Mis bocetos de diseño no son inferiores a los de sus diseñadores, ¿verdad?
—Camarada Xia, compraremos sus bocetos para nuestra fábrica, pero el precio que está pidiendo…
—Director, estoy ofreciendo una compra única.
Si adquiere estos diseños, tendrá la exclusividad.
Es primavera ahora, la temporada en que el clima se vuelve más cálido, y puedo garantizarle que tan pronto como nuestra fábrica lance este lote de ropa, todas las principales tiendas por departamentos se apresurarán a hacer pedidos.
Si está lanzando su colección de primavera ahora, cualquier retraso le costará, y no necesito explicarle cuál será ese costo, ¿verdad?
—Es cierto, la Camarada Xia trabajó anteriormente en una fábrica de ropa, así que naturalmente, entiende el proceso.
Pero sobre el precio, nuestra fábrica unánimemente lo encuentra alto.
Xia Lin sabía lo que quería decir el director, pero también se mantuvo firme.
—Vine a nuestra fábrica principalmente porque está cerca de casa.
De hecho, he visitado otras fábricas también, y todas están esperando mis diseños.
Al escuchar esto, el director tuvo una idea y dijo:
—¿Qué tal esto?
Ciento cincuenta por diseño.
Me llevaré los diez bocetos.
—Ya que el Director lo dice así, entonces solo puedo llevar mi negocio a otro lado.
No estoy preocupada por vender mis diseños —diciendo esto, recogió los bocetos y se preparó para marcharse.

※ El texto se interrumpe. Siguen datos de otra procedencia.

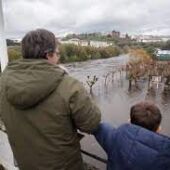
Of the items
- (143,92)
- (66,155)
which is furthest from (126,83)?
(66,155)

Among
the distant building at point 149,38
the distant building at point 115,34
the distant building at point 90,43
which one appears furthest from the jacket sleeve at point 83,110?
the distant building at point 115,34

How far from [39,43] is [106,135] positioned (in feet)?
0.87

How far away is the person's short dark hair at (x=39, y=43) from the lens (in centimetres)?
70

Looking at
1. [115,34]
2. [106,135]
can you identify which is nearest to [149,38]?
[115,34]

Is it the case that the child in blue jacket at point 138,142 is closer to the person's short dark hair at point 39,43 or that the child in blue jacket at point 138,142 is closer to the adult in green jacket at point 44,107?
the adult in green jacket at point 44,107

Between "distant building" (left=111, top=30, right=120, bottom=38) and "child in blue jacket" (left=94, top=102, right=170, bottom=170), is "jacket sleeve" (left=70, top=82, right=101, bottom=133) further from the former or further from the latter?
"distant building" (left=111, top=30, right=120, bottom=38)

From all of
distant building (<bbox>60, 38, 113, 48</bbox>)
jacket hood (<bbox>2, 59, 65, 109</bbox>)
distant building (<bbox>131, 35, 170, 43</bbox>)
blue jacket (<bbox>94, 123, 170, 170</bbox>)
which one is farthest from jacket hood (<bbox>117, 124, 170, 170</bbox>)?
distant building (<bbox>60, 38, 113, 48</bbox>)

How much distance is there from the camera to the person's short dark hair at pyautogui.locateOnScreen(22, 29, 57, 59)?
0.70 m

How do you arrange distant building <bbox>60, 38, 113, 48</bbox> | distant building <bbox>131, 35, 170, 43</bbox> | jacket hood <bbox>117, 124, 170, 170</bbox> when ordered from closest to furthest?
1. jacket hood <bbox>117, 124, 170, 170</bbox>
2. distant building <bbox>131, 35, 170, 43</bbox>
3. distant building <bbox>60, 38, 113, 48</bbox>

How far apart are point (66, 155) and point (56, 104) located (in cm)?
14

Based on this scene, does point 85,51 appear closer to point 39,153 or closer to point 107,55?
point 107,55

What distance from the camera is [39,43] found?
701 mm

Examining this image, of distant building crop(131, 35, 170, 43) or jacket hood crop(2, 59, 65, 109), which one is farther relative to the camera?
distant building crop(131, 35, 170, 43)

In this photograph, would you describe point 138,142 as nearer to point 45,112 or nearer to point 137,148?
point 137,148
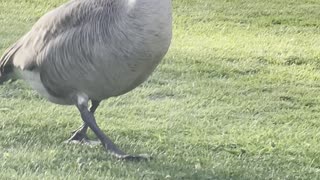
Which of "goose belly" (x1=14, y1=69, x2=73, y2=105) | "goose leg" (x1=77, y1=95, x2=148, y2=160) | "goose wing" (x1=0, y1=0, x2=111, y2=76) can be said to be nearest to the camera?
"goose wing" (x1=0, y1=0, x2=111, y2=76)

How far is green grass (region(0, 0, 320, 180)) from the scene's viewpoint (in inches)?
197

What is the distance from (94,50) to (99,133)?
59cm

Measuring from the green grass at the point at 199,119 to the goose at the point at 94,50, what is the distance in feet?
1.06

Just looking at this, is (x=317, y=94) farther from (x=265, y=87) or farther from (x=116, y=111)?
(x=116, y=111)

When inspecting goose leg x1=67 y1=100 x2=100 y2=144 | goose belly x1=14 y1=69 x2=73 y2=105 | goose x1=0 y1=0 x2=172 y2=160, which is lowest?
goose leg x1=67 y1=100 x2=100 y2=144

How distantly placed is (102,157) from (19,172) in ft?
1.98

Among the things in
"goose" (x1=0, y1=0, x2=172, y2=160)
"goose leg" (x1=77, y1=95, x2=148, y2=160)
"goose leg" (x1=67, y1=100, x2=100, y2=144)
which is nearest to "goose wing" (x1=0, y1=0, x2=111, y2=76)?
"goose" (x1=0, y1=0, x2=172, y2=160)

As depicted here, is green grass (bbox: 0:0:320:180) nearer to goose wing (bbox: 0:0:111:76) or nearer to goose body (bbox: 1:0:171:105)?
goose body (bbox: 1:0:171:105)

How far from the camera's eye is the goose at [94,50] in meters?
4.64

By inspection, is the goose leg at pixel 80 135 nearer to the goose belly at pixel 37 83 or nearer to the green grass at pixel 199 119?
the green grass at pixel 199 119

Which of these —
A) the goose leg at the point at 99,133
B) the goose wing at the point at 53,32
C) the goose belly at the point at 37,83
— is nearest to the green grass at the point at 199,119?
the goose leg at the point at 99,133

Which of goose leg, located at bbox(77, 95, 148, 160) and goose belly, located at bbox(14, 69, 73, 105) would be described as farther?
goose belly, located at bbox(14, 69, 73, 105)

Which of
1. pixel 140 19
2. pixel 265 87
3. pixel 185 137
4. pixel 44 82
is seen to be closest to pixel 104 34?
pixel 140 19

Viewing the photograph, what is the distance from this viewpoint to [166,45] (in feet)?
15.6
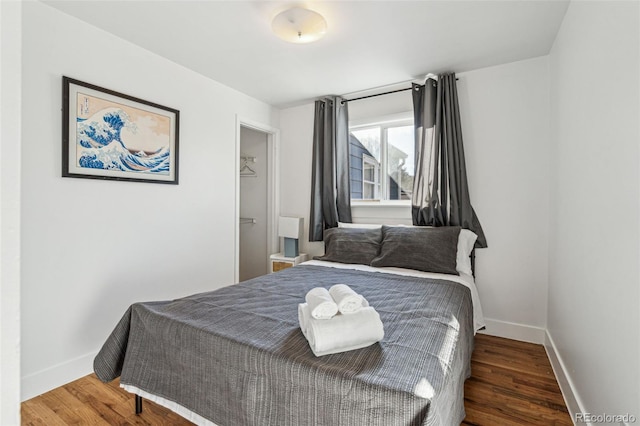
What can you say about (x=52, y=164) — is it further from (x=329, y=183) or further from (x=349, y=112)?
(x=349, y=112)

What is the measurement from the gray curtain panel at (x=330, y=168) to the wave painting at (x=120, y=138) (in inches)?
64.4

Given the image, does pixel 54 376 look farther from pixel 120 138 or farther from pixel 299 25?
pixel 299 25

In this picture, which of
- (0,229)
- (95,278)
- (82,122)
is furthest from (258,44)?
(0,229)

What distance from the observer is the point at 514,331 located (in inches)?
110

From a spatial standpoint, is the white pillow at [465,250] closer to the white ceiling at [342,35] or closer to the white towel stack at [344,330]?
the white ceiling at [342,35]

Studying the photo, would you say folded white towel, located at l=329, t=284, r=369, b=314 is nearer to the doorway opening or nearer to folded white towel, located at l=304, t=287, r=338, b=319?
folded white towel, located at l=304, t=287, r=338, b=319

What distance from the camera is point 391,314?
1639mm

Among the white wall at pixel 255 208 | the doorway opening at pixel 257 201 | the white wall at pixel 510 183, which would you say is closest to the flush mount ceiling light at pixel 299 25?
the white wall at pixel 510 183

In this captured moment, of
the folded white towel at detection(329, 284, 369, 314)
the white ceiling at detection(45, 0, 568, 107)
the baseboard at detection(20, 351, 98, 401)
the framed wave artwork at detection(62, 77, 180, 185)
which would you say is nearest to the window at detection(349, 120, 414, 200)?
the white ceiling at detection(45, 0, 568, 107)

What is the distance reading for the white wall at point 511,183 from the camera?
2699 millimetres

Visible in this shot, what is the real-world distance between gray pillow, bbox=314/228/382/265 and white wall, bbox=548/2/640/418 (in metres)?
1.41

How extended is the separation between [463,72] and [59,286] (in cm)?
371

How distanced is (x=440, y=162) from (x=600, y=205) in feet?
5.46

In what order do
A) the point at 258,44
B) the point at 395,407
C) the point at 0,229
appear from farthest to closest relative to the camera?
the point at 258,44, the point at 395,407, the point at 0,229
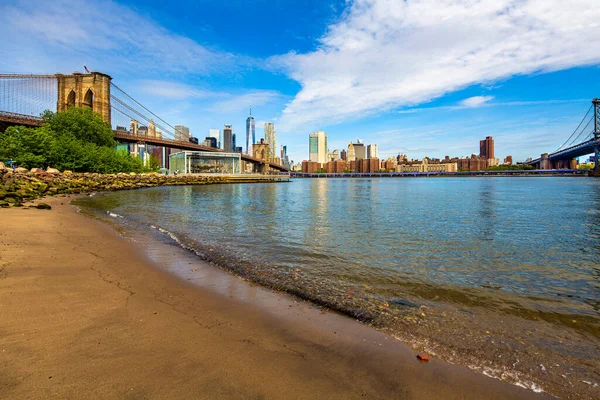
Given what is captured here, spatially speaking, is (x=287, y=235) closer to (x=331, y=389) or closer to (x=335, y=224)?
(x=335, y=224)

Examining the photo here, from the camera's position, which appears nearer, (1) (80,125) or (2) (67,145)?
(2) (67,145)

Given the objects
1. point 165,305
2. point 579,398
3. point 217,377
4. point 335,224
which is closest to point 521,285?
point 579,398

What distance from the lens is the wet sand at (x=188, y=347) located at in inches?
113

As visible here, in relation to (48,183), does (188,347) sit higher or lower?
lower

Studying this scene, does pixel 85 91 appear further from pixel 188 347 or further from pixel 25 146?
pixel 188 347

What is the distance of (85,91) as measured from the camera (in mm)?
83438

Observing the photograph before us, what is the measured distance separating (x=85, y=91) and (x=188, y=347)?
103 m

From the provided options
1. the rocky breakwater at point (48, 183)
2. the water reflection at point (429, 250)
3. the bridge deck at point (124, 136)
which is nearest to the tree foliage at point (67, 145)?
the bridge deck at point (124, 136)

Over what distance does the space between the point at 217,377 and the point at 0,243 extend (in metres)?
8.29

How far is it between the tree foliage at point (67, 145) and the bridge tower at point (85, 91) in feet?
43.7

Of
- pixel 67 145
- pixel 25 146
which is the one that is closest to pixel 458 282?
pixel 25 146

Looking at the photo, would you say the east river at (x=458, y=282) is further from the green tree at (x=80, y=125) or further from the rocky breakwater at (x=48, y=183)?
the green tree at (x=80, y=125)

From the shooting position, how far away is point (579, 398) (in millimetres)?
3105

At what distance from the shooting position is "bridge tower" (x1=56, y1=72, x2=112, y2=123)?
8188cm
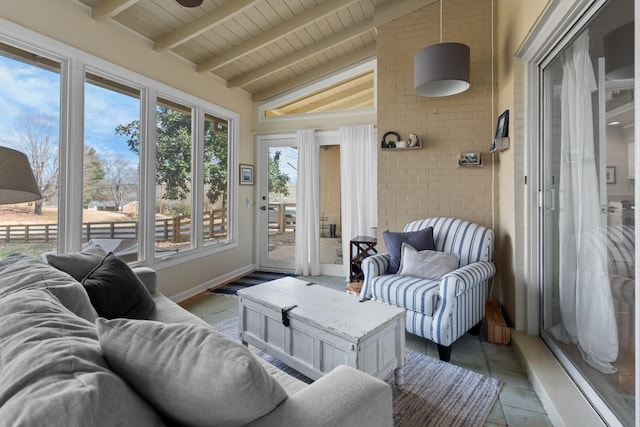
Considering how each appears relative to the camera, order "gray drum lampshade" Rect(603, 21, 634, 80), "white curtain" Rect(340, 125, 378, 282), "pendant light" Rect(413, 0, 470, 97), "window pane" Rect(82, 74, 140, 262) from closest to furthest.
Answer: "gray drum lampshade" Rect(603, 21, 634, 80)
"pendant light" Rect(413, 0, 470, 97)
"window pane" Rect(82, 74, 140, 262)
"white curtain" Rect(340, 125, 378, 282)

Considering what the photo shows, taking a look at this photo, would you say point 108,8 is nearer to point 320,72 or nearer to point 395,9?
point 320,72

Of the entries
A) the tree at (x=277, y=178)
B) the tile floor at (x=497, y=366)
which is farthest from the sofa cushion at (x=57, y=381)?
the tree at (x=277, y=178)

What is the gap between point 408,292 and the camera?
2301mm

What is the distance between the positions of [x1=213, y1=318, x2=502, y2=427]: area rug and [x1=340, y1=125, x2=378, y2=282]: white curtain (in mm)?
2148

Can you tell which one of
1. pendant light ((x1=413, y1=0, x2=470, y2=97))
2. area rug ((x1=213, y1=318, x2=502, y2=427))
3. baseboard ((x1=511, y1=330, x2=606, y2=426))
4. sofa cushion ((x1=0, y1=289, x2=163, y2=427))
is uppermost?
pendant light ((x1=413, y1=0, x2=470, y2=97))

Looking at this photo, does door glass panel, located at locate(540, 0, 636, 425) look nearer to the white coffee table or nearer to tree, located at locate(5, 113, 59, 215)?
the white coffee table

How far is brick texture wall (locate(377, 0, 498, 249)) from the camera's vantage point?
10.5ft

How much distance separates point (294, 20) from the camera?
3.27 metres

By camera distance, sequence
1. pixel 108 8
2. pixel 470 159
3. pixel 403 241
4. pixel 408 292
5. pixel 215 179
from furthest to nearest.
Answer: pixel 215 179 → pixel 470 159 → pixel 403 241 → pixel 108 8 → pixel 408 292

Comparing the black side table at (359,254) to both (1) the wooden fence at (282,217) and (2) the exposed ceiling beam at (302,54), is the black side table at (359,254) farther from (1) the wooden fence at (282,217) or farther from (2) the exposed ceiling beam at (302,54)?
(2) the exposed ceiling beam at (302,54)

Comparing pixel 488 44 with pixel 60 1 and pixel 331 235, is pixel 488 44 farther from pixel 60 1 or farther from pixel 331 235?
pixel 60 1

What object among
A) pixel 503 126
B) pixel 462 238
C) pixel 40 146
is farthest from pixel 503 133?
pixel 40 146

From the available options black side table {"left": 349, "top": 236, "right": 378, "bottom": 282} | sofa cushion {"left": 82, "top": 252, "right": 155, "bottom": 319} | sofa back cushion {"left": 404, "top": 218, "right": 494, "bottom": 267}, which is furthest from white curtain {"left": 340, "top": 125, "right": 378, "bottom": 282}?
sofa cushion {"left": 82, "top": 252, "right": 155, "bottom": 319}

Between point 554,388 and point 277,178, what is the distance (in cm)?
380
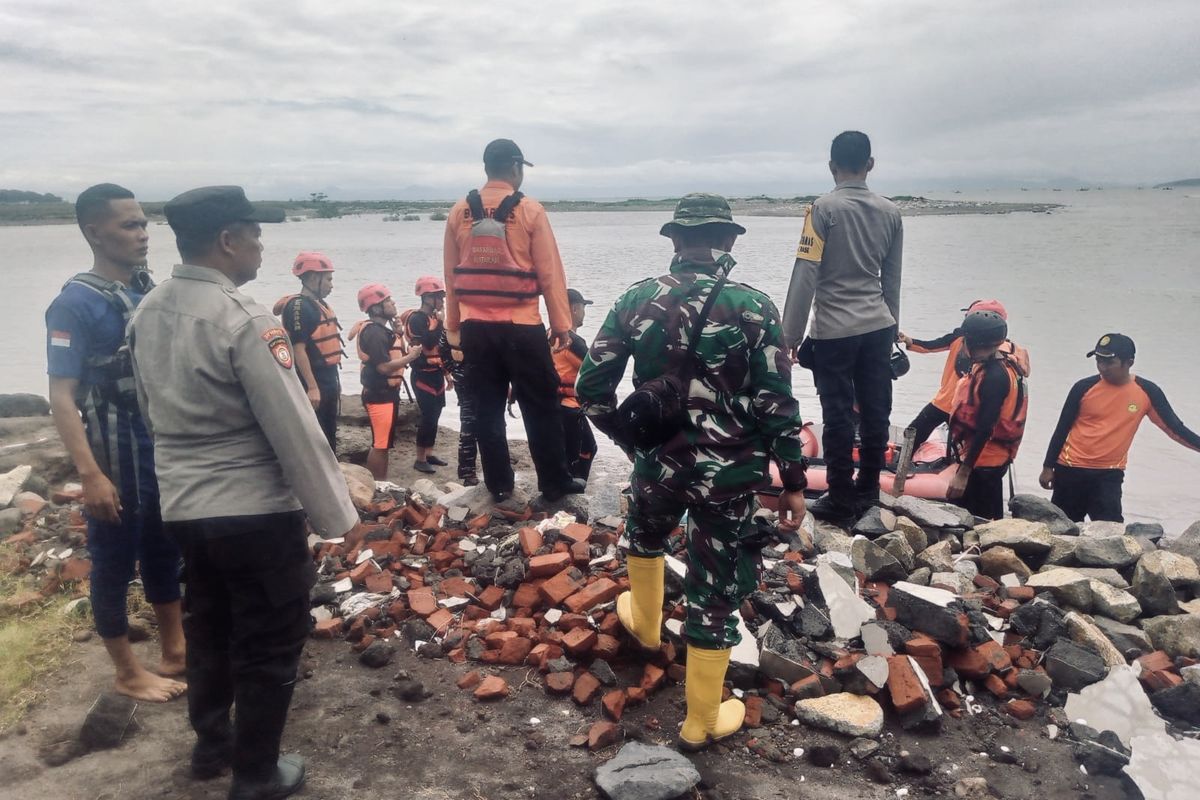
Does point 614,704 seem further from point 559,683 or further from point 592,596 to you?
point 592,596

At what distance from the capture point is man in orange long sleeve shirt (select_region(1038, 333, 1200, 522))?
6.07 metres

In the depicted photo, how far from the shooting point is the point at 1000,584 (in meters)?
4.45

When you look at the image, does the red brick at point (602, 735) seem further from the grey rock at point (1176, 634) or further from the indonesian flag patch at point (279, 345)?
the grey rock at point (1176, 634)

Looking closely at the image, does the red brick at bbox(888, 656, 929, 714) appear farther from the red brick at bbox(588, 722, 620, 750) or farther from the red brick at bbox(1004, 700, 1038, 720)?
the red brick at bbox(588, 722, 620, 750)

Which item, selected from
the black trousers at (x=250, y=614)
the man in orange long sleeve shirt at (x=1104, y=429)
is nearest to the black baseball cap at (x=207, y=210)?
the black trousers at (x=250, y=614)

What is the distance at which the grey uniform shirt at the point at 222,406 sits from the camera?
2.43 m

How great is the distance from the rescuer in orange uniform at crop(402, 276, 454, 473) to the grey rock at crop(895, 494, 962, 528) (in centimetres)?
440

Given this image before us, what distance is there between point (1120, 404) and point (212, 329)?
6417 mm

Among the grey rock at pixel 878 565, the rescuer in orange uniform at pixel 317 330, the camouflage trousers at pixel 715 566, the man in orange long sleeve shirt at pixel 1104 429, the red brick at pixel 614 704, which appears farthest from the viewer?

Viendo su determinación, el director no tuvo más remedio que ceder.
—Está bien, está bien, doscientos por diseño como usted dijo.
Pero tenemos un acuerdo: para la colección de verano, le dará prioridad a nuestra fábrica.
Una sonrisa se extendió inmediatamente por el rostro de Xia Lin.
—Por supuesto, es un placer hacer negocios con usted.
Mientras hablaba, estrechó la mano del director, solo que había algo entre sus manos.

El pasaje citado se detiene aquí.